Dobbiamo chiederci cosa vogliamo, come persone, come imprese e come Paese, individuando e collegando obiettivi chiari, strumenti adeguati e organizzazione e mettendo in campo tutte le energie perché questo domani possa realizzarsi. Soprattutto, facendo leva sulla condivisione delle azioni con cui ripartire, della quale ho parlato nell’editoriale di ottobre. Sull’adesione a un programma di lungo periodo che mobiliti le migliori capacità progettuali e di esecuzione perché figlie di un pieno convincimento che derivi dalla persuasione che il Governo e le istituzioni non si ostacolano vicendevolmente e sterilmente al loro interno. Ma che funzionano e agiscono dando il via agli investimenti su una rotta precisamente tracciata che seguono attentamente tenendo saldamente in mano il timone.

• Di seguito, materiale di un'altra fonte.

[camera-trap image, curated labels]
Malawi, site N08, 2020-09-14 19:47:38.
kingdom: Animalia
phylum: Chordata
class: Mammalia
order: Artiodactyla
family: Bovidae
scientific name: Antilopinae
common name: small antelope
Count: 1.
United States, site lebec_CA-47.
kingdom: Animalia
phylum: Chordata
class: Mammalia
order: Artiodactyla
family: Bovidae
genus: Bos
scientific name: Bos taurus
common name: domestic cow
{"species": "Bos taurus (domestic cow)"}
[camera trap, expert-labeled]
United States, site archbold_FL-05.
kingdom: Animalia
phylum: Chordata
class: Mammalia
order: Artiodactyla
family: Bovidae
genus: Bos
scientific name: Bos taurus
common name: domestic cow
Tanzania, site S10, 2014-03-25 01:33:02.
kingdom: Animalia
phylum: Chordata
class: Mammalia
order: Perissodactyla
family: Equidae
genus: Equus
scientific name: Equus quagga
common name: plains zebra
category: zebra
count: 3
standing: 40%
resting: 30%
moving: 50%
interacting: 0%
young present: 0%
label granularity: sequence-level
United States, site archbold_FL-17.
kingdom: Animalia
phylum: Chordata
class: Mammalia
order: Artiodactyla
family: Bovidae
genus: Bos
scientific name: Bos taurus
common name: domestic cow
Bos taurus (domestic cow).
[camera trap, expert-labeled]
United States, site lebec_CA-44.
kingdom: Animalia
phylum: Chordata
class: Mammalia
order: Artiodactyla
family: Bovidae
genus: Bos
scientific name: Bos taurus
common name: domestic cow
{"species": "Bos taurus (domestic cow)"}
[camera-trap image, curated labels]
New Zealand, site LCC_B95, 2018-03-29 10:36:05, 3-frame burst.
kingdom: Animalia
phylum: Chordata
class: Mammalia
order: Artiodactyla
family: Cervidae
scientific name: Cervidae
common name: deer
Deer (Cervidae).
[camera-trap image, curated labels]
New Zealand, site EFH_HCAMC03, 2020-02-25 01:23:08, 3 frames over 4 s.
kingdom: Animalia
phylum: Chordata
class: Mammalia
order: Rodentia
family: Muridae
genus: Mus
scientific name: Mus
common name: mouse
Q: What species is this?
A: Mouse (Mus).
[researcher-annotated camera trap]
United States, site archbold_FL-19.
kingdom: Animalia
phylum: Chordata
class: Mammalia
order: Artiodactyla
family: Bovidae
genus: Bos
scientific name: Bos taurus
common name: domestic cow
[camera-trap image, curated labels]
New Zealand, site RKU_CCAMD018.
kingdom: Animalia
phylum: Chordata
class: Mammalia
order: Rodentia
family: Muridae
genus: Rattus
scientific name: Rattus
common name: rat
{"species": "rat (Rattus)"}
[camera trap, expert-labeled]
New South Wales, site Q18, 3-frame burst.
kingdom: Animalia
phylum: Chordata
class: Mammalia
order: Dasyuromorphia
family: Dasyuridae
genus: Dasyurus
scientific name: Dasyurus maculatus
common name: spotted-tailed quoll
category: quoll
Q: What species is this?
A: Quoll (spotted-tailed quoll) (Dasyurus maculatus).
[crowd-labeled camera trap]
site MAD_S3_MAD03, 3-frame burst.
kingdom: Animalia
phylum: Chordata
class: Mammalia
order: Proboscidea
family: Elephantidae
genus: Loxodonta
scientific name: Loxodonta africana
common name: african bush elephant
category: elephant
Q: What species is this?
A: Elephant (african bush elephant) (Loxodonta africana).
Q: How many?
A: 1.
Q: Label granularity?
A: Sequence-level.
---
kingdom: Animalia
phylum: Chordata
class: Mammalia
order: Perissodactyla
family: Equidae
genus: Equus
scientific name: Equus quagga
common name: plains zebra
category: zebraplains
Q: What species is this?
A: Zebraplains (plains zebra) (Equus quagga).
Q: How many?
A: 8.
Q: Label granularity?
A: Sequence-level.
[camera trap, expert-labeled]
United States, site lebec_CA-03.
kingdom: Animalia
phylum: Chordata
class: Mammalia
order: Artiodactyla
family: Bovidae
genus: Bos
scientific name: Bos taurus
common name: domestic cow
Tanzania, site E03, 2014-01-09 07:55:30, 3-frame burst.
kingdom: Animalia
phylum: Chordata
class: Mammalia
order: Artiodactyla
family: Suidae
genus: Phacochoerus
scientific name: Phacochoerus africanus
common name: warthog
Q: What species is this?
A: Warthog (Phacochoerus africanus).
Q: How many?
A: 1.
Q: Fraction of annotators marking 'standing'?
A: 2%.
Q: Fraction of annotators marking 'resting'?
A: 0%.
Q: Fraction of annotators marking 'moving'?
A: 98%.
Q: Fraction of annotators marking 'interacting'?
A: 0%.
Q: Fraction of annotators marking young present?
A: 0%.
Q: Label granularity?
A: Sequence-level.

È l’augurio che facciamo a questo nuovo anno e a tutti noi. Che sia il tempo di decisioni concordi e risolutive nel quale il sapere, ossia la conoscenza dei fatti, sia soccorso dalla sapienza, nel senso di saggezza, ossia dalla capacità di discernere cosa sia davvero importante e di capire conseguentemente quale sia il miglior modo di vivere e di agire. Un distinguo che conosciamo da tempo immemore, ma di cui si perde colpevolmente la memoria, per cui Euripide nella tragedia “Le Baccanti” fece dire dal coro delle menadi “non è sapienza il sapere”.
A tutti i lettori un cordiale augurio di Buon Anno e un sentito ringraziamento per l’interesse che riservano a a questi scritti.